### Given passage
◆ ◆ ◆

The story of Xiao Lu

During the summer of 2008, I travelled around China meeting with HIV-positive children. Xiao Liu, a 13-year-old in a Beijing hospital, was one of the last I met. In his hospital room, Xiao Liu handed me a notebook.

Inside was this picture, accompanied by a description of what he envisioned as a happy day:

Inside a house, there are some children playing. Some are watching TV, some are skipping, and some are catching little bugs. Some are sleeping, some are making food, and some are bathing…Their lives are wonderful.

 

817

 

When Xiao Liu passed me the drawing, he was lying down, too weak to sit up without assistance. His fingers were dark and worn, and his skin pulled across his bones. His father showed me a scar running down Xiao Liu's leg, tracing the path where boiling water scarred his skin when he was two. His father rushed him to a government-run hospital seeking assistance with the burns, and Xiao Liu left with HIV from a bad blood transfusion.

When Xiao Lu visited Beijing in the summer of 2008 to receive treatment, I took him to see the sites of the upcoming Olympics. Xiao Liu wanted to show his friends back home pictures of him by the famed Bird's Nest, yet the taxi ride tired him out so much that he couldn't make it into the Olympic Village. In Tiananmen Square, the children pointed and people snapped shots of his stretched skin, swollen belly, and impossibly thin arms and legs.

On January 2nd, 2009, Xiao Liu died of heart failure. His family had done everything they could to pay for treatment, but while the government provides free antiretroviral (ARV) treatment, hospitals charge for everything else – tests, equipment, and treatment for opportunistic infections. His parents sold their home and changed jobs to accommodate Xiao Liu's constant visits to the hospital. His sister gave up on her education to work and earn money to pay for hospital bills. They tried to get compensation from the local authorities for the blood transfusion, but instead they were warned to drop their case or face future consequences.

◆ ◆ ◆

### Given records

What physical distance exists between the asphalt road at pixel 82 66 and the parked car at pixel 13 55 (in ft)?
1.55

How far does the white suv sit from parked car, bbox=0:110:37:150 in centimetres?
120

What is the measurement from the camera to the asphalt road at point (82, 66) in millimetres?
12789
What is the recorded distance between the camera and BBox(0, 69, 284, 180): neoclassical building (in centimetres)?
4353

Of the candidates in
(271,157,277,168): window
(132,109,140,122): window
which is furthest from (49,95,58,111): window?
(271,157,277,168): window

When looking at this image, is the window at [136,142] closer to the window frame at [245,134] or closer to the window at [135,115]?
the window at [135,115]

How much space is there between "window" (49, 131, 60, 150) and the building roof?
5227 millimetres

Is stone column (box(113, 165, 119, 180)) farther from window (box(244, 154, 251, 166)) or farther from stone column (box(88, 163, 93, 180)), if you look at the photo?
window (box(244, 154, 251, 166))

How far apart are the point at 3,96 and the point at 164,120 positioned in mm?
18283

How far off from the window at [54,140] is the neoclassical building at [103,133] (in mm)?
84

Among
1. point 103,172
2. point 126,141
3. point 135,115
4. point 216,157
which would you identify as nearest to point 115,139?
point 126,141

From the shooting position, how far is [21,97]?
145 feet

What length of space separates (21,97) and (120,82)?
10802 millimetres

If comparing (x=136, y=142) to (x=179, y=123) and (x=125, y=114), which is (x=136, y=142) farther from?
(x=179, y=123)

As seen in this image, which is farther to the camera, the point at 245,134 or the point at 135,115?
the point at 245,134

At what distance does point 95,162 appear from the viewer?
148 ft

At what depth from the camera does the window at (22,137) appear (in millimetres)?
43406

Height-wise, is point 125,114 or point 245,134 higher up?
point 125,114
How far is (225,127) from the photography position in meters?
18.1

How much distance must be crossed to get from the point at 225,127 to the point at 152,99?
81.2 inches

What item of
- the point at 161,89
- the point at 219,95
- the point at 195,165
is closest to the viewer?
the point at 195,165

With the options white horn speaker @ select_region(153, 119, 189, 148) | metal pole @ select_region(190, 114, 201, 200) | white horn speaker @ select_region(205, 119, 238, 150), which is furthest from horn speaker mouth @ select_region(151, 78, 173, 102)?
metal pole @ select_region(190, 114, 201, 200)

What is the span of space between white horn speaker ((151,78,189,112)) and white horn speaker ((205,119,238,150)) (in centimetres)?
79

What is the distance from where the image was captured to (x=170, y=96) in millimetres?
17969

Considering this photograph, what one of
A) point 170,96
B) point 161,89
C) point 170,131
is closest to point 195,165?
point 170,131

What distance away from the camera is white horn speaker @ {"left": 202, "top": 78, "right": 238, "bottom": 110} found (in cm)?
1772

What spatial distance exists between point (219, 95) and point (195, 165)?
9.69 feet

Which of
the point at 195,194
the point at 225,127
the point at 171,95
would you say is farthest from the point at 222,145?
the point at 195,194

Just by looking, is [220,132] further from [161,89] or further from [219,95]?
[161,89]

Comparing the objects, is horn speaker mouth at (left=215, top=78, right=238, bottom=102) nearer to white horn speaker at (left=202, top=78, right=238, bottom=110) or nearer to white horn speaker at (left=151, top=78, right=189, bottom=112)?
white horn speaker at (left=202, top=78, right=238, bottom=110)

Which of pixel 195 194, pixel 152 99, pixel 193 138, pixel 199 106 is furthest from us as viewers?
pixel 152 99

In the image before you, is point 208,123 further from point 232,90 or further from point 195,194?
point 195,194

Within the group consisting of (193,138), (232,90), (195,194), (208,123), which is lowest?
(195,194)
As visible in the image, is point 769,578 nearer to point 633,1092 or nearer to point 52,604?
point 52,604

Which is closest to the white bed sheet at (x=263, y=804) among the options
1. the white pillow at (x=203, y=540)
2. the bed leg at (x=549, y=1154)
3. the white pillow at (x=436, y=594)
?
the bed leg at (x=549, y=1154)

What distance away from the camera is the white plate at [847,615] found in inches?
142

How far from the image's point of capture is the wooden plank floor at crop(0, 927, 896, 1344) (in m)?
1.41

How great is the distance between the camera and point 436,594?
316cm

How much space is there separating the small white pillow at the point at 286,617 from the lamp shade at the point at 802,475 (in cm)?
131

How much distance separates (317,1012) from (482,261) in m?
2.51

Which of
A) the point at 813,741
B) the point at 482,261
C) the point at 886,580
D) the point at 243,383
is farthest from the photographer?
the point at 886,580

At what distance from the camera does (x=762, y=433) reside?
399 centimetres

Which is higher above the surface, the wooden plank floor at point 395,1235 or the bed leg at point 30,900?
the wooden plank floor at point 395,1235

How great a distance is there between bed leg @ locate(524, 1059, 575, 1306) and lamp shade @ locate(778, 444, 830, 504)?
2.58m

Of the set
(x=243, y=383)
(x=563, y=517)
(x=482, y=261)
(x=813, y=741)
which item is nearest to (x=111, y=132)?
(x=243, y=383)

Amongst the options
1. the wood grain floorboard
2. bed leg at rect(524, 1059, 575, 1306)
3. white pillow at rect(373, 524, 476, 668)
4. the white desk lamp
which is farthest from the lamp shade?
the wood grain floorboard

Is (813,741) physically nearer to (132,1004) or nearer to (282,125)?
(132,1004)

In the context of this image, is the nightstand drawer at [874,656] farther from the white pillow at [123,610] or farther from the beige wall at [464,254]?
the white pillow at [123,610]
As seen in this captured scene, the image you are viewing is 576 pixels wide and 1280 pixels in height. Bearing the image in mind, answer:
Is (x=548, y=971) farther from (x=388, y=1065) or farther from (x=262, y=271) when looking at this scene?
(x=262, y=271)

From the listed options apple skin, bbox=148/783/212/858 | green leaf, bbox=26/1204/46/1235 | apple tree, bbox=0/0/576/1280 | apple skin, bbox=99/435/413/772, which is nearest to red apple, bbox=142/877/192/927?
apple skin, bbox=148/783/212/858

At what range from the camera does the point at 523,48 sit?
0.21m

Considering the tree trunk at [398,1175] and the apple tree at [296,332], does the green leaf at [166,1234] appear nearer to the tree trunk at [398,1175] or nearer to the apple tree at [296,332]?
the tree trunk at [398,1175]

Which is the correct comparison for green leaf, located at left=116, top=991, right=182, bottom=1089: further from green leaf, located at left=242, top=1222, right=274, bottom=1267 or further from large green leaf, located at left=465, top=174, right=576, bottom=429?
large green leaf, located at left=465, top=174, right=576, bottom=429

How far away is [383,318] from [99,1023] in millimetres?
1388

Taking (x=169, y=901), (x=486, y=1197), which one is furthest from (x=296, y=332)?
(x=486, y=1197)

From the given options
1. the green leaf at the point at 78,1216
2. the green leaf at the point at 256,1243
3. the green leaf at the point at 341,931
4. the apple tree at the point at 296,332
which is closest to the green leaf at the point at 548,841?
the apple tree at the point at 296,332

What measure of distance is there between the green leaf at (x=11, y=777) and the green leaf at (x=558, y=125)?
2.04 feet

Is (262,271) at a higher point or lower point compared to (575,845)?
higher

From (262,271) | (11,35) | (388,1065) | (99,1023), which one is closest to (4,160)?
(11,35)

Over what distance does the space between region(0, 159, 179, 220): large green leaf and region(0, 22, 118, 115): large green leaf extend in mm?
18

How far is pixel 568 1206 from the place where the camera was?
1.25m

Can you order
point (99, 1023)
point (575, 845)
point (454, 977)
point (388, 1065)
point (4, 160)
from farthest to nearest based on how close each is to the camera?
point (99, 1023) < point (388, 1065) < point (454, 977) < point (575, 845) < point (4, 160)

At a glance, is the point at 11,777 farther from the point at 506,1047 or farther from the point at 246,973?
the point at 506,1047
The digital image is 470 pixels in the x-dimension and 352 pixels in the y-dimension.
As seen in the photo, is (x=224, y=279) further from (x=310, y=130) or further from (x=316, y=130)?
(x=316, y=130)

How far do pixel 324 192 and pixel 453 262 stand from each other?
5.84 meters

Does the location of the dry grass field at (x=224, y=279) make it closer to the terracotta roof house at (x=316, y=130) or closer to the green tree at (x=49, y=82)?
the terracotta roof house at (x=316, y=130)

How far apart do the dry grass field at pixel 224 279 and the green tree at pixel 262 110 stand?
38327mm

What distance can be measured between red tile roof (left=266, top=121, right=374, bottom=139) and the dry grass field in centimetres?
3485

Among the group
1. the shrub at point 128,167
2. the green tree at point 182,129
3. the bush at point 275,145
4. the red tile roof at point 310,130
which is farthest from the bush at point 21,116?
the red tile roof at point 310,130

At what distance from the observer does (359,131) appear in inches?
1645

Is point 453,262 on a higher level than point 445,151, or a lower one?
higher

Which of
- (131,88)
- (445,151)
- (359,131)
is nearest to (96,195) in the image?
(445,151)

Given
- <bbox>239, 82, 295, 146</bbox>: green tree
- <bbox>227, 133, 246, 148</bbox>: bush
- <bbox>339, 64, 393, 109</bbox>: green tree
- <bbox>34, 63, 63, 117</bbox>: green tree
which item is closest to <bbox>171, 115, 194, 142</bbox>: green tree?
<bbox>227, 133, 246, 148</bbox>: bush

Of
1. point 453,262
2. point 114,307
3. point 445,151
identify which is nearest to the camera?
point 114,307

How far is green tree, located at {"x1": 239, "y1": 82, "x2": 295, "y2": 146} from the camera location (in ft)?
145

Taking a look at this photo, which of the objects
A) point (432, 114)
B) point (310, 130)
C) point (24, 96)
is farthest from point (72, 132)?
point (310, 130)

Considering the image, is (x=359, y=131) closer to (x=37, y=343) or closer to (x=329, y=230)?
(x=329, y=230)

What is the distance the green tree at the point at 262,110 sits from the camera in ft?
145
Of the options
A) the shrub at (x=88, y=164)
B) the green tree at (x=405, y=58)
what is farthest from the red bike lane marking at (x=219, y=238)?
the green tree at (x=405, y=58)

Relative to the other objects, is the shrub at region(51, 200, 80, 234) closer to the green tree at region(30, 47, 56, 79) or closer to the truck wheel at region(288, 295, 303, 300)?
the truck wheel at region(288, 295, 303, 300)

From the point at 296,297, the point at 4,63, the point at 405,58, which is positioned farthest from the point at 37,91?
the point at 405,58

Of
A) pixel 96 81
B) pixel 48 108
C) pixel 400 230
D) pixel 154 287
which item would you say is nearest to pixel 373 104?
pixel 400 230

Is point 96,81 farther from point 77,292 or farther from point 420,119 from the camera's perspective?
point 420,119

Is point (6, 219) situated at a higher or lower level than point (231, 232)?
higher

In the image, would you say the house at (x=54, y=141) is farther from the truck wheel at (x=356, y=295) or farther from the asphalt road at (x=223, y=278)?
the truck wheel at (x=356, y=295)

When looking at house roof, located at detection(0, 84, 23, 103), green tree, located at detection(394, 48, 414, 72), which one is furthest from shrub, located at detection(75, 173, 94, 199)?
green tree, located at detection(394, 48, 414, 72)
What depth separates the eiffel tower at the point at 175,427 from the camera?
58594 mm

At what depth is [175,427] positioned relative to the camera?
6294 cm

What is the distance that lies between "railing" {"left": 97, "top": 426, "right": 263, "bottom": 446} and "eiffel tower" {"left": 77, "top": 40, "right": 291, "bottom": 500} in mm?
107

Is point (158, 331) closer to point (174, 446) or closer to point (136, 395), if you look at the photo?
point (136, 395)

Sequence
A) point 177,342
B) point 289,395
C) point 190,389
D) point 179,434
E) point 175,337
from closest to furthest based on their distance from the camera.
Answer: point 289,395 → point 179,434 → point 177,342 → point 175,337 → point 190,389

◆ ◆ ◆

### Activity 1
From the passage about Xiao Liu, transcribe the section that begins at the words "When Xiao Liu" and stops after "bad blood transfusion.".
### Activity 2
Turn the paragraph in the passage about Xiao Liu that begins "On January 2nd, 2009" into a short bulleted list that keeps its main facts.
### Activity 3
Write the next part of the passage about Xiao Liu, continuing from its final sentence.

### Written answer 1
When Xiao Liu passed me the drawing, he was lying down, too weak to sit up without assistance. His fingers were dark and worn, and his skin pulled across his bones. His father showed me a scar running down Xiao Liu's leg, tracing the path where boiling water scarred his skin when he was two. His father rushed him to a government-run hospital seeking assistance with the burns, and Xiao Liu left with HIV from a bad blood transfusion.

### Written answer 2
- Xiao Liu died of heart failure on January 2nd, 2009.
- His family did everything they could to pay for treatment.
- The government provides free antiretroviral (ARV) treatment, but hospitals charge for everything else: tests, equipment, and treatment for opportunistic infections.
- His parents sold their home and changed jobs to accommodate his constant hospital visits.
- His sister gave up her education to work and earn money for hospital bills.
- The family sought compensation from local authorities for the blood transfusion but was warned to drop the case or face future consequences.

### Written answer 3
Barriers to treatment

The challenges Xiao Liu faced in accessing treatment are shared by thousands of Chinese children that are estimated to be living with HIV/AIDS. I spent three months researching these barriers to treatment in different parts of China and found some disturbing trends. While I met some rural doctors who were deeply dedicated, I also heard that not enough health care workers have been trained in the complexities of AIDS care. I spoke with families whose children with HIV/AIDS were turned away from hospitals, sometimes out of unfounded fear of contagion, sometimes because hospitals know AIDS care is expensive and doubt families would be able to meet the costs. One mother didn't even know that free ARV treatment was provided by the government.

Some were reluctant to take their AIDS medicines at school where other children would see them.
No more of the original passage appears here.